That is according to a new analysis by Glassdoor, which found that a growing number of employees lost access to 401(k) retirement plans, dental insurance, vision insurance, tuition assistance and other benefits this year.
With the economy slowing and demand for workers cooling, companies are looking to reduce the total compensation they offer to workers. However, wages and salaries almost never decline in real dollar value for individuals who stay in the same job at the same company because "most people have such a strong aversion to seeing smaller paychecks hit their bank accounts," the report said.
In fact, Glassdoor data suggests that only about 8% of workers who remain in the same job typically see their salary decline on an annual basis. The figure is slightly higher in 2023, coming in at around 10%.

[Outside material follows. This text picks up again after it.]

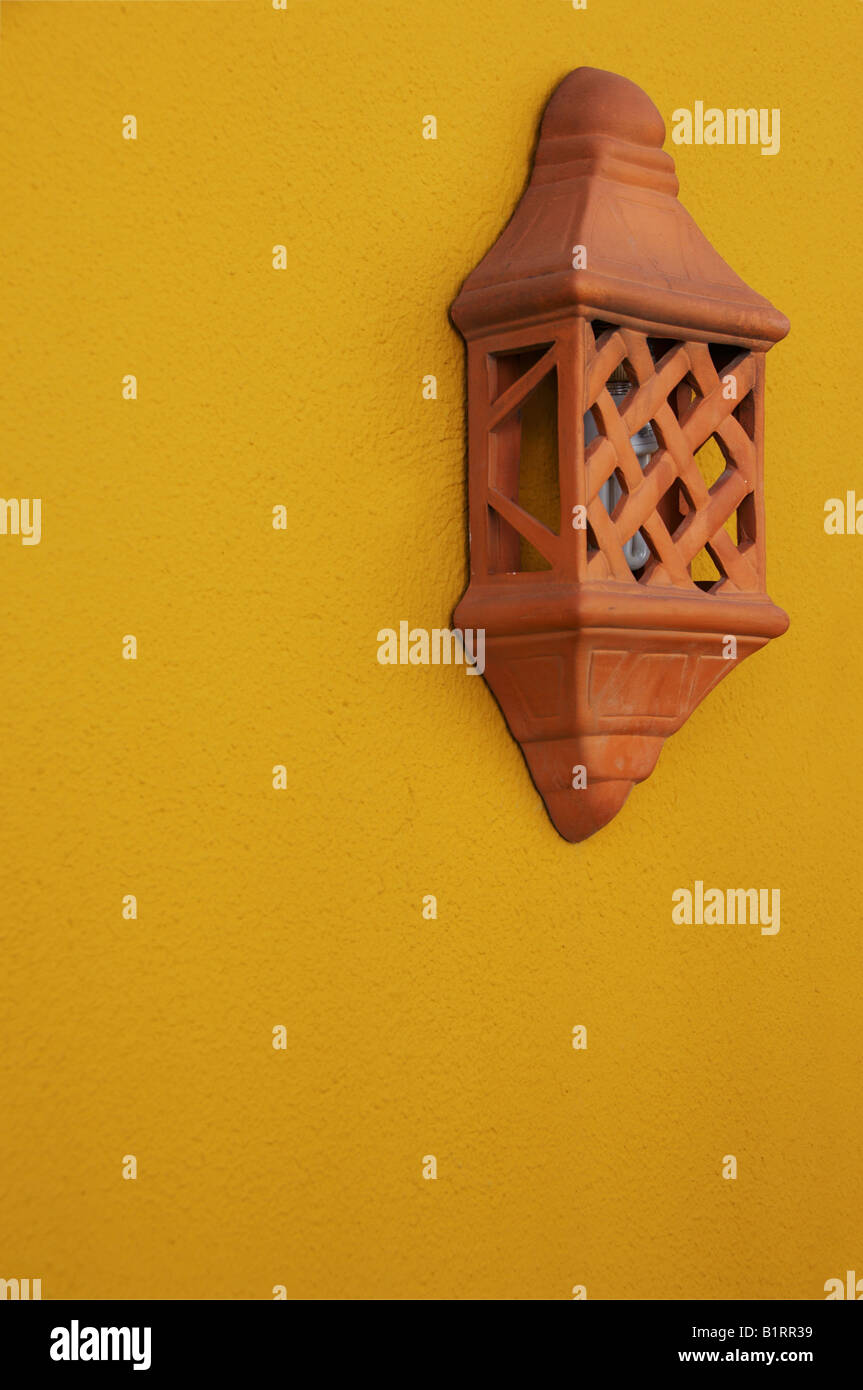Terracotta lamp on a yellow wall, Seville, Andalusia, Spain, Europe Stock Photo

However, many companies instead look to cut costs by using levers beyond salary.
"During soft labor markets, there are other dimensions of total compensation that commonly decline," the report said. "These include hours worked (for non-salaried workers), equity and incentive-based compensation and the company-contribution to the cost burden of benefits like health insurance or retirement plans."

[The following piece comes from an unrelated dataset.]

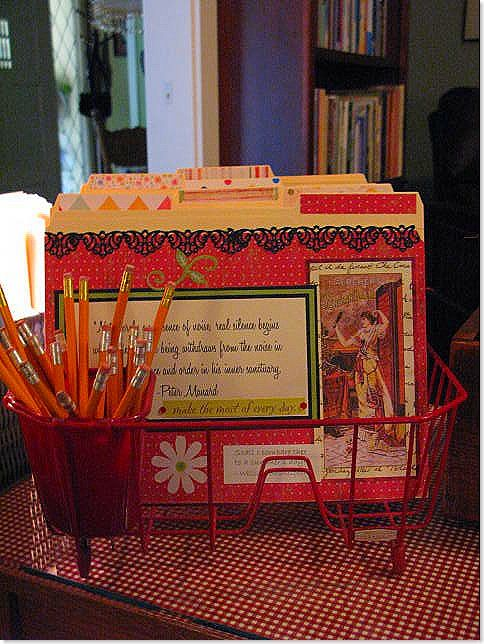 Use a colorful dish drainer to hold file folders.  Use the utensil cup to hold pencils.  This is genius.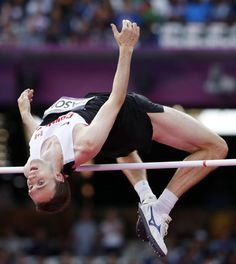 Canada's Michael Mason competes in a men's high jump qualification during the athletics in the Olympic Stadium at the 2012 Summer Olympics, London, Sunday, Aug. 5, 2012.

The compensation reduction has so far been most pronounced in industries that experienced turmoil this year, including tech and finance. However, Glassdoor predicted that more companies will start scaling back benefits in 2024 amid the increasingly uncertain economic outlook.
"There is some evidence that benefits access has started to erode, a trend that could accelerate in 2024," they wrote.

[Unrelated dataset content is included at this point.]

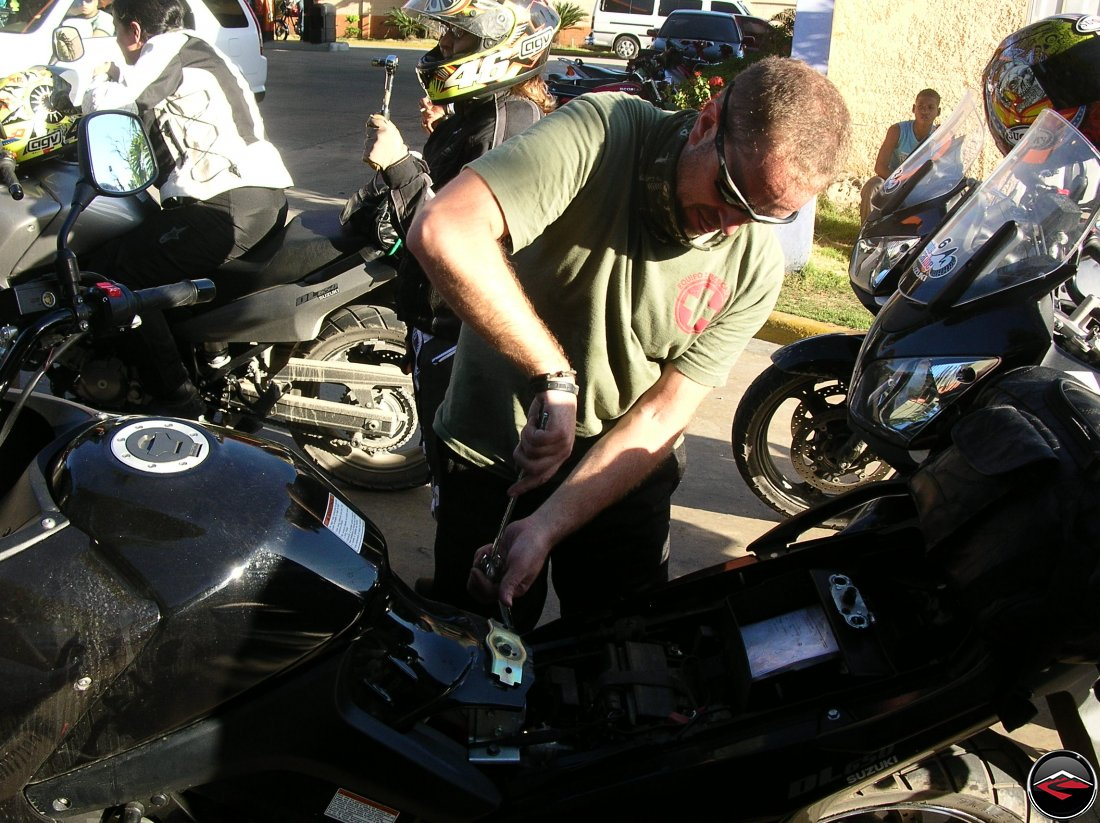 man using two-wrecnhes to tighten a bolt on a Suzuki V-strom 650 motorcycle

Despite the efforts to reduce compensation, many companies are leaving certain benefits untouched, including fertility assistance, adoption assistance, parental leave and mental health care. However, Glassdoor economists noted that the "tide could even, or even turn" in 2024 if companies scrutinize the costs and determine that the benefits are not important or necessary to retain workers.
The extremely tight labor market over the past year allowed workers to quit their jobs in favor of better wages, working conditions and hours — a trend dubbed the "Great Resignation."
However, there are growing signs the once hyper-competitive job market is starting to soften.
The government reported earlier this month that job growth slowed more than expected in October, a sign that hiring is finally slowing in the face of higher interest rates and stubborn inflation. Employers added just 150,000 jobs last month, while the unemployment rate ticked up 3.9% — the highest level in two years.